Self-organized global control of carbon emissions
Zhenyuan Zhao, Dan Fenn, Pak Ming Hui, Neil F. Johnson

TL;DR
This paper analyzes how different control schemes influence global carbon emissions, revealing that self-organized free-market approaches can outperform top-down regulation in managing pollution peaks and market stability.
Contribution
It introduces a quantitative framework to compare control schemes and demonstrates the potential advantages of self-organized free-market strategies over traditional regulation.
Findings
Self-organized free-market control can reduce pollution peaks.
Self-organized control can lower market volatility.

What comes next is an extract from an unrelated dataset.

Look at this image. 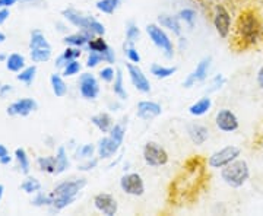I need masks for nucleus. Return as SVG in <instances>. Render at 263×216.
<instances>
[{"mask_svg": "<svg viewBox=\"0 0 263 216\" xmlns=\"http://www.w3.org/2000/svg\"><path fill=\"white\" fill-rule=\"evenodd\" d=\"M113 91H114V94L117 95V96H119L120 100H126V98H127V92H126V88H124V85H123L122 69H117V70H116V77H114Z\"/></svg>", "mask_w": 263, "mask_h": 216, "instance_id": "nucleus-28", "label": "nucleus"}, {"mask_svg": "<svg viewBox=\"0 0 263 216\" xmlns=\"http://www.w3.org/2000/svg\"><path fill=\"white\" fill-rule=\"evenodd\" d=\"M6 67H8V70H10V72L19 73L25 67V57L22 56V54H18V53L10 54L6 58Z\"/></svg>", "mask_w": 263, "mask_h": 216, "instance_id": "nucleus-25", "label": "nucleus"}, {"mask_svg": "<svg viewBox=\"0 0 263 216\" xmlns=\"http://www.w3.org/2000/svg\"><path fill=\"white\" fill-rule=\"evenodd\" d=\"M9 16H10L9 9H0V25H2V24H5Z\"/></svg>", "mask_w": 263, "mask_h": 216, "instance_id": "nucleus-53", "label": "nucleus"}, {"mask_svg": "<svg viewBox=\"0 0 263 216\" xmlns=\"http://www.w3.org/2000/svg\"><path fill=\"white\" fill-rule=\"evenodd\" d=\"M51 57V47L47 48H34L31 50V58L34 63H44L48 62Z\"/></svg>", "mask_w": 263, "mask_h": 216, "instance_id": "nucleus-33", "label": "nucleus"}, {"mask_svg": "<svg viewBox=\"0 0 263 216\" xmlns=\"http://www.w3.org/2000/svg\"><path fill=\"white\" fill-rule=\"evenodd\" d=\"M94 37H98L92 34L91 31H86V29H82L81 32L78 34H72V35H66L65 37V44L66 46H70V47H85L91 40Z\"/></svg>", "mask_w": 263, "mask_h": 216, "instance_id": "nucleus-18", "label": "nucleus"}, {"mask_svg": "<svg viewBox=\"0 0 263 216\" xmlns=\"http://www.w3.org/2000/svg\"><path fill=\"white\" fill-rule=\"evenodd\" d=\"M82 54V51H81V48L79 47H70V46H67L65 51L60 54V56L65 58L66 63H69V62H72V60H78L79 57Z\"/></svg>", "mask_w": 263, "mask_h": 216, "instance_id": "nucleus-39", "label": "nucleus"}, {"mask_svg": "<svg viewBox=\"0 0 263 216\" xmlns=\"http://www.w3.org/2000/svg\"><path fill=\"white\" fill-rule=\"evenodd\" d=\"M91 123L95 127L103 133H110L111 127H113V119L110 117V114L107 113H98L91 117Z\"/></svg>", "mask_w": 263, "mask_h": 216, "instance_id": "nucleus-19", "label": "nucleus"}, {"mask_svg": "<svg viewBox=\"0 0 263 216\" xmlns=\"http://www.w3.org/2000/svg\"><path fill=\"white\" fill-rule=\"evenodd\" d=\"M21 188L27 194H35V193H38L41 190V183L37 179H34V177H28V179L21 184Z\"/></svg>", "mask_w": 263, "mask_h": 216, "instance_id": "nucleus-35", "label": "nucleus"}, {"mask_svg": "<svg viewBox=\"0 0 263 216\" xmlns=\"http://www.w3.org/2000/svg\"><path fill=\"white\" fill-rule=\"evenodd\" d=\"M211 62H212L211 57H205V58H202L197 63L196 69L192 72L195 75V77H196V82H203L206 79L208 73H209V69H211Z\"/></svg>", "mask_w": 263, "mask_h": 216, "instance_id": "nucleus-23", "label": "nucleus"}, {"mask_svg": "<svg viewBox=\"0 0 263 216\" xmlns=\"http://www.w3.org/2000/svg\"><path fill=\"white\" fill-rule=\"evenodd\" d=\"M114 77H116V72H114L113 67H104L103 70L100 72V79L103 82L111 84V82H114Z\"/></svg>", "mask_w": 263, "mask_h": 216, "instance_id": "nucleus-46", "label": "nucleus"}, {"mask_svg": "<svg viewBox=\"0 0 263 216\" xmlns=\"http://www.w3.org/2000/svg\"><path fill=\"white\" fill-rule=\"evenodd\" d=\"M158 24L162 28L170 29L173 34L181 35V25H180L179 16H170V15H161L158 16Z\"/></svg>", "mask_w": 263, "mask_h": 216, "instance_id": "nucleus-21", "label": "nucleus"}, {"mask_svg": "<svg viewBox=\"0 0 263 216\" xmlns=\"http://www.w3.org/2000/svg\"><path fill=\"white\" fill-rule=\"evenodd\" d=\"M124 134H126V129H124V124L123 123H117L114 124L110 130V138H113L114 141L117 142L120 146L123 145V141H124Z\"/></svg>", "mask_w": 263, "mask_h": 216, "instance_id": "nucleus-36", "label": "nucleus"}, {"mask_svg": "<svg viewBox=\"0 0 263 216\" xmlns=\"http://www.w3.org/2000/svg\"><path fill=\"white\" fill-rule=\"evenodd\" d=\"M216 127L224 133H233L240 127L238 117L228 108H221L215 115Z\"/></svg>", "mask_w": 263, "mask_h": 216, "instance_id": "nucleus-9", "label": "nucleus"}, {"mask_svg": "<svg viewBox=\"0 0 263 216\" xmlns=\"http://www.w3.org/2000/svg\"><path fill=\"white\" fill-rule=\"evenodd\" d=\"M34 206L43 207V206H51V194H44L43 191H38L35 193V198L32 199L31 202Z\"/></svg>", "mask_w": 263, "mask_h": 216, "instance_id": "nucleus-37", "label": "nucleus"}, {"mask_svg": "<svg viewBox=\"0 0 263 216\" xmlns=\"http://www.w3.org/2000/svg\"><path fill=\"white\" fill-rule=\"evenodd\" d=\"M162 113V108L158 103L154 101H141L138 104V117L142 120H152Z\"/></svg>", "mask_w": 263, "mask_h": 216, "instance_id": "nucleus-16", "label": "nucleus"}, {"mask_svg": "<svg viewBox=\"0 0 263 216\" xmlns=\"http://www.w3.org/2000/svg\"><path fill=\"white\" fill-rule=\"evenodd\" d=\"M240 155H241L240 148H237L234 145H228L226 148L214 152V153L209 156V160H208V165H209L211 168L215 169L224 168L226 165L231 164L233 161L238 160Z\"/></svg>", "mask_w": 263, "mask_h": 216, "instance_id": "nucleus-5", "label": "nucleus"}, {"mask_svg": "<svg viewBox=\"0 0 263 216\" xmlns=\"http://www.w3.org/2000/svg\"><path fill=\"white\" fill-rule=\"evenodd\" d=\"M95 209L105 216H114L119 210L117 200L108 193H98L94 198Z\"/></svg>", "mask_w": 263, "mask_h": 216, "instance_id": "nucleus-11", "label": "nucleus"}, {"mask_svg": "<svg viewBox=\"0 0 263 216\" xmlns=\"http://www.w3.org/2000/svg\"><path fill=\"white\" fill-rule=\"evenodd\" d=\"M15 160L18 162V167L21 169V172L28 174L31 162H29V156L28 153H27V150L24 149V148H18V149L15 150Z\"/></svg>", "mask_w": 263, "mask_h": 216, "instance_id": "nucleus-27", "label": "nucleus"}, {"mask_svg": "<svg viewBox=\"0 0 263 216\" xmlns=\"http://www.w3.org/2000/svg\"><path fill=\"white\" fill-rule=\"evenodd\" d=\"M81 63L79 60H72L63 67V76H75L81 72Z\"/></svg>", "mask_w": 263, "mask_h": 216, "instance_id": "nucleus-43", "label": "nucleus"}, {"mask_svg": "<svg viewBox=\"0 0 263 216\" xmlns=\"http://www.w3.org/2000/svg\"><path fill=\"white\" fill-rule=\"evenodd\" d=\"M50 84H51L53 94L56 95V96H59V98H62V96H65V95L67 94V85L65 84L62 75L53 73V75L50 76Z\"/></svg>", "mask_w": 263, "mask_h": 216, "instance_id": "nucleus-22", "label": "nucleus"}, {"mask_svg": "<svg viewBox=\"0 0 263 216\" xmlns=\"http://www.w3.org/2000/svg\"><path fill=\"white\" fill-rule=\"evenodd\" d=\"M235 32L243 46H256L263 38V22L254 10H245L238 16Z\"/></svg>", "mask_w": 263, "mask_h": 216, "instance_id": "nucleus-1", "label": "nucleus"}, {"mask_svg": "<svg viewBox=\"0 0 263 216\" xmlns=\"http://www.w3.org/2000/svg\"><path fill=\"white\" fill-rule=\"evenodd\" d=\"M86 186V180L78 179L60 183L51 193V212H60L72 205L79 196L81 190Z\"/></svg>", "mask_w": 263, "mask_h": 216, "instance_id": "nucleus-2", "label": "nucleus"}, {"mask_svg": "<svg viewBox=\"0 0 263 216\" xmlns=\"http://www.w3.org/2000/svg\"><path fill=\"white\" fill-rule=\"evenodd\" d=\"M119 5H120V0H98L95 8L103 13L111 15L119 8Z\"/></svg>", "mask_w": 263, "mask_h": 216, "instance_id": "nucleus-31", "label": "nucleus"}, {"mask_svg": "<svg viewBox=\"0 0 263 216\" xmlns=\"http://www.w3.org/2000/svg\"><path fill=\"white\" fill-rule=\"evenodd\" d=\"M143 161L148 167H162L168 162V153L161 145L148 142L143 146Z\"/></svg>", "mask_w": 263, "mask_h": 216, "instance_id": "nucleus-6", "label": "nucleus"}, {"mask_svg": "<svg viewBox=\"0 0 263 216\" xmlns=\"http://www.w3.org/2000/svg\"><path fill=\"white\" fill-rule=\"evenodd\" d=\"M139 37H141V29L138 28L136 25L130 24V25L127 27V29H126V43L133 46V44L139 40Z\"/></svg>", "mask_w": 263, "mask_h": 216, "instance_id": "nucleus-38", "label": "nucleus"}, {"mask_svg": "<svg viewBox=\"0 0 263 216\" xmlns=\"http://www.w3.org/2000/svg\"><path fill=\"white\" fill-rule=\"evenodd\" d=\"M256 82H257V86L263 91V66H260V69L257 70V75H256Z\"/></svg>", "mask_w": 263, "mask_h": 216, "instance_id": "nucleus-51", "label": "nucleus"}, {"mask_svg": "<svg viewBox=\"0 0 263 216\" xmlns=\"http://www.w3.org/2000/svg\"><path fill=\"white\" fill-rule=\"evenodd\" d=\"M62 15L65 16L73 27L76 28L86 29V31H91V24H92V16H84L82 13H79L78 10L73 9V8H67L62 12Z\"/></svg>", "mask_w": 263, "mask_h": 216, "instance_id": "nucleus-14", "label": "nucleus"}, {"mask_svg": "<svg viewBox=\"0 0 263 216\" xmlns=\"http://www.w3.org/2000/svg\"><path fill=\"white\" fill-rule=\"evenodd\" d=\"M120 188L129 196L139 198L145 193V183L138 172H130L124 174L120 179Z\"/></svg>", "mask_w": 263, "mask_h": 216, "instance_id": "nucleus-7", "label": "nucleus"}, {"mask_svg": "<svg viewBox=\"0 0 263 216\" xmlns=\"http://www.w3.org/2000/svg\"><path fill=\"white\" fill-rule=\"evenodd\" d=\"M221 179L231 188H240L250 179V167L245 160H235L221 168Z\"/></svg>", "mask_w": 263, "mask_h": 216, "instance_id": "nucleus-3", "label": "nucleus"}, {"mask_svg": "<svg viewBox=\"0 0 263 216\" xmlns=\"http://www.w3.org/2000/svg\"><path fill=\"white\" fill-rule=\"evenodd\" d=\"M177 72L176 67H167V66H161V65H152L151 66V73L155 76L157 79H167L170 76H173Z\"/></svg>", "mask_w": 263, "mask_h": 216, "instance_id": "nucleus-29", "label": "nucleus"}, {"mask_svg": "<svg viewBox=\"0 0 263 216\" xmlns=\"http://www.w3.org/2000/svg\"><path fill=\"white\" fill-rule=\"evenodd\" d=\"M54 160H56V172H54L56 175L62 174V172H65L66 169L69 168V165H70L65 146H60V148L57 149V153H56V156H54Z\"/></svg>", "mask_w": 263, "mask_h": 216, "instance_id": "nucleus-24", "label": "nucleus"}, {"mask_svg": "<svg viewBox=\"0 0 263 216\" xmlns=\"http://www.w3.org/2000/svg\"><path fill=\"white\" fill-rule=\"evenodd\" d=\"M226 85V76L222 75V73H218L212 77V81H211V85H209V88H208V92H215V91H219L222 86Z\"/></svg>", "mask_w": 263, "mask_h": 216, "instance_id": "nucleus-42", "label": "nucleus"}, {"mask_svg": "<svg viewBox=\"0 0 263 216\" xmlns=\"http://www.w3.org/2000/svg\"><path fill=\"white\" fill-rule=\"evenodd\" d=\"M35 75H37V67L28 66L24 67V69L19 72V75L16 76V79H18L19 82H24L25 85H31L34 82V79H35Z\"/></svg>", "mask_w": 263, "mask_h": 216, "instance_id": "nucleus-34", "label": "nucleus"}, {"mask_svg": "<svg viewBox=\"0 0 263 216\" xmlns=\"http://www.w3.org/2000/svg\"><path fill=\"white\" fill-rule=\"evenodd\" d=\"M211 107H212V100L209 96H203V98L197 100L196 103L192 104L189 107V113L195 115V117H202L211 110Z\"/></svg>", "mask_w": 263, "mask_h": 216, "instance_id": "nucleus-20", "label": "nucleus"}, {"mask_svg": "<svg viewBox=\"0 0 263 216\" xmlns=\"http://www.w3.org/2000/svg\"><path fill=\"white\" fill-rule=\"evenodd\" d=\"M37 103L32 98H21L18 101L12 103L8 107V114L15 117V115H21V117H27L32 111L37 110Z\"/></svg>", "mask_w": 263, "mask_h": 216, "instance_id": "nucleus-13", "label": "nucleus"}, {"mask_svg": "<svg viewBox=\"0 0 263 216\" xmlns=\"http://www.w3.org/2000/svg\"><path fill=\"white\" fill-rule=\"evenodd\" d=\"M5 40H6V35H5L3 32H0V44H2V43H3Z\"/></svg>", "mask_w": 263, "mask_h": 216, "instance_id": "nucleus-56", "label": "nucleus"}, {"mask_svg": "<svg viewBox=\"0 0 263 216\" xmlns=\"http://www.w3.org/2000/svg\"><path fill=\"white\" fill-rule=\"evenodd\" d=\"M103 62V56L97 51H89V56H88V60H86V67L89 69H94L97 67L100 63Z\"/></svg>", "mask_w": 263, "mask_h": 216, "instance_id": "nucleus-45", "label": "nucleus"}, {"mask_svg": "<svg viewBox=\"0 0 263 216\" xmlns=\"http://www.w3.org/2000/svg\"><path fill=\"white\" fill-rule=\"evenodd\" d=\"M127 72H129V77H130L132 85L142 92V94H148L151 91V84L148 77L142 72V69L138 65L129 63L127 65Z\"/></svg>", "mask_w": 263, "mask_h": 216, "instance_id": "nucleus-12", "label": "nucleus"}, {"mask_svg": "<svg viewBox=\"0 0 263 216\" xmlns=\"http://www.w3.org/2000/svg\"><path fill=\"white\" fill-rule=\"evenodd\" d=\"M195 84H196V77H195L193 73H190V75L183 81V86H184V88H192Z\"/></svg>", "mask_w": 263, "mask_h": 216, "instance_id": "nucleus-49", "label": "nucleus"}, {"mask_svg": "<svg viewBox=\"0 0 263 216\" xmlns=\"http://www.w3.org/2000/svg\"><path fill=\"white\" fill-rule=\"evenodd\" d=\"M214 27L221 38H228L231 32V15L226 6L218 5L214 10Z\"/></svg>", "mask_w": 263, "mask_h": 216, "instance_id": "nucleus-8", "label": "nucleus"}, {"mask_svg": "<svg viewBox=\"0 0 263 216\" xmlns=\"http://www.w3.org/2000/svg\"><path fill=\"white\" fill-rule=\"evenodd\" d=\"M79 92L85 100H95L100 94V84L91 73H82L79 77Z\"/></svg>", "mask_w": 263, "mask_h": 216, "instance_id": "nucleus-10", "label": "nucleus"}, {"mask_svg": "<svg viewBox=\"0 0 263 216\" xmlns=\"http://www.w3.org/2000/svg\"><path fill=\"white\" fill-rule=\"evenodd\" d=\"M10 92H12V86H10V85H2V86H0V96H2V98H5V96L8 94H10Z\"/></svg>", "mask_w": 263, "mask_h": 216, "instance_id": "nucleus-52", "label": "nucleus"}, {"mask_svg": "<svg viewBox=\"0 0 263 216\" xmlns=\"http://www.w3.org/2000/svg\"><path fill=\"white\" fill-rule=\"evenodd\" d=\"M146 34L149 35V40L154 43V46L157 48H160L161 51L164 53V56L167 58H171L174 56V46L173 41L170 40L168 34L161 28L160 25L157 24H149L146 27Z\"/></svg>", "mask_w": 263, "mask_h": 216, "instance_id": "nucleus-4", "label": "nucleus"}, {"mask_svg": "<svg viewBox=\"0 0 263 216\" xmlns=\"http://www.w3.org/2000/svg\"><path fill=\"white\" fill-rule=\"evenodd\" d=\"M18 2L19 0H0V9H9Z\"/></svg>", "mask_w": 263, "mask_h": 216, "instance_id": "nucleus-50", "label": "nucleus"}, {"mask_svg": "<svg viewBox=\"0 0 263 216\" xmlns=\"http://www.w3.org/2000/svg\"><path fill=\"white\" fill-rule=\"evenodd\" d=\"M101 56H103V62L108 63V65H113L114 62H116V54H114V51L111 48H108Z\"/></svg>", "mask_w": 263, "mask_h": 216, "instance_id": "nucleus-48", "label": "nucleus"}, {"mask_svg": "<svg viewBox=\"0 0 263 216\" xmlns=\"http://www.w3.org/2000/svg\"><path fill=\"white\" fill-rule=\"evenodd\" d=\"M94 145H89V143H88V145H82L79 149L76 150V156H78V158H82V160H89V158L94 156Z\"/></svg>", "mask_w": 263, "mask_h": 216, "instance_id": "nucleus-41", "label": "nucleus"}, {"mask_svg": "<svg viewBox=\"0 0 263 216\" xmlns=\"http://www.w3.org/2000/svg\"><path fill=\"white\" fill-rule=\"evenodd\" d=\"M6 156H9V150H8V148L5 145L0 143V161L3 160V158H6Z\"/></svg>", "mask_w": 263, "mask_h": 216, "instance_id": "nucleus-54", "label": "nucleus"}, {"mask_svg": "<svg viewBox=\"0 0 263 216\" xmlns=\"http://www.w3.org/2000/svg\"><path fill=\"white\" fill-rule=\"evenodd\" d=\"M187 133L190 141L193 142L195 145H197V146L203 145V143L208 141V138H209V130H208V127H205V126L200 124V123H192V124H189Z\"/></svg>", "mask_w": 263, "mask_h": 216, "instance_id": "nucleus-17", "label": "nucleus"}, {"mask_svg": "<svg viewBox=\"0 0 263 216\" xmlns=\"http://www.w3.org/2000/svg\"><path fill=\"white\" fill-rule=\"evenodd\" d=\"M51 47L48 44L47 38L44 37V34L41 31H32L31 32V40H29V50H34V48H47Z\"/></svg>", "mask_w": 263, "mask_h": 216, "instance_id": "nucleus-26", "label": "nucleus"}, {"mask_svg": "<svg viewBox=\"0 0 263 216\" xmlns=\"http://www.w3.org/2000/svg\"><path fill=\"white\" fill-rule=\"evenodd\" d=\"M3 191H5V187L0 184V200H2V198H3Z\"/></svg>", "mask_w": 263, "mask_h": 216, "instance_id": "nucleus-57", "label": "nucleus"}, {"mask_svg": "<svg viewBox=\"0 0 263 216\" xmlns=\"http://www.w3.org/2000/svg\"><path fill=\"white\" fill-rule=\"evenodd\" d=\"M124 53H126V56L132 63H139L141 62V54L138 53V50L133 47L132 44H127V43L124 44Z\"/></svg>", "mask_w": 263, "mask_h": 216, "instance_id": "nucleus-44", "label": "nucleus"}, {"mask_svg": "<svg viewBox=\"0 0 263 216\" xmlns=\"http://www.w3.org/2000/svg\"><path fill=\"white\" fill-rule=\"evenodd\" d=\"M21 2H24L25 5H43L44 3V0H21Z\"/></svg>", "mask_w": 263, "mask_h": 216, "instance_id": "nucleus-55", "label": "nucleus"}, {"mask_svg": "<svg viewBox=\"0 0 263 216\" xmlns=\"http://www.w3.org/2000/svg\"><path fill=\"white\" fill-rule=\"evenodd\" d=\"M86 47H88L89 51H97V53L103 54V53H105V51L110 48V46L105 43V40H104L101 35H98V37L92 38V40L86 44Z\"/></svg>", "mask_w": 263, "mask_h": 216, "instance_id": "nucleus-32", "label": "nucleus"}, {"mask_svg": "<svg viewBox=\"0 0 263 216\" xmlns=\"http://www.w3.org/2000/svg\"><path fill=\"white\" fill-rule=\"evenodd\" d=\"M120 149V145L117 142L114 141L113 138H110V134L107 138H103L98 141V145H97V152H98V156L101 160H108L114 156L117 153V150Z\"/></svg>", "mask_w": 263, "mask_h": 216, "instance_id": "nucleus-15", "label": "nucleus"}, {"mask_svg": "<svg viewBox=\"0 0 263 216\" xmlns=\"http://www.w3.org/2000/svg\"><path fill=\"white\" fill-rule=\"evenodd\" d=\"M179 19L180 21H184L186 24H187L189 27H193V24H195V19H196V12L193 9H181L179 12Z\"/></svg>", "mask_w": 263, "mask_h": 216, "instance_id": "nucleus-40", "label": "nucleus"}, {"mask_svg": "<svg viewBox=\"0 0 263 216\" xmlns=\"http://www.w3.org/2000/svg\"><path fill=\"white\" fill-rule=\"evenodd\" d=\"M6 58H8V57L5 56V54H0V60H2V62H3V60L6 62Z\"/></svg>", "mask_w": 263, "mask_h": 216, "instance_id": "nucleus-58", "label": "nucleus"}, {"mask_svg": "<svg viewBox=\"0 0 263 216\" xmlns=\"http://www.w3.org/2000/svg\"><path fill=\"white\" fill-rule=\"evenodd\" d=\"M97 165H98V160H97V158H89V160H86L85 164L79 165L78 169H79V171H91V169H94Z\"/></svg>", "mask_w": 263, "mask_h": 216, "instance_id": "nucleus-47", "label": "nucleus"}, {"mask_svg": "<svg viewBox=\"0 0 263 216\" xmlns=\"http://www.w3.org/2000/svg\"><path fill=\"white\" fill-rule=\"evenodd\" d=\"M38 168L43 172H47V174H54L56 172V160L54 156H41L37 160Z\"/></svg>", "mask_w": 263, "mask_h": 216, "instance_id": "nucleus-30", "label": "nucleus"}]
</instances>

Trade-offs exist between emissions, health, economy, and stability.
Abstract
There is much disagreement concerning how best to control global carbon emissions. We explore quantitatively how different control schemes affect the collective emission dynamics of a population of emitting entities. We uncover a complex trade-off which arises between average emissions (affecting the global climate), peak pollution levels (affecting citizens' everyday health), industrial efficiency (affecting the nation's economy), frequency of institutional intervention (affecting governmental costs), common information (affecting trading behavior) and market volatility (affecting financial stability). Our findings predict that a self-organized free-market approach at the level of a sector, state, country or continent, can provide better control than a top-down regulated scheme in terms of market volatility and monthly pollution peaks.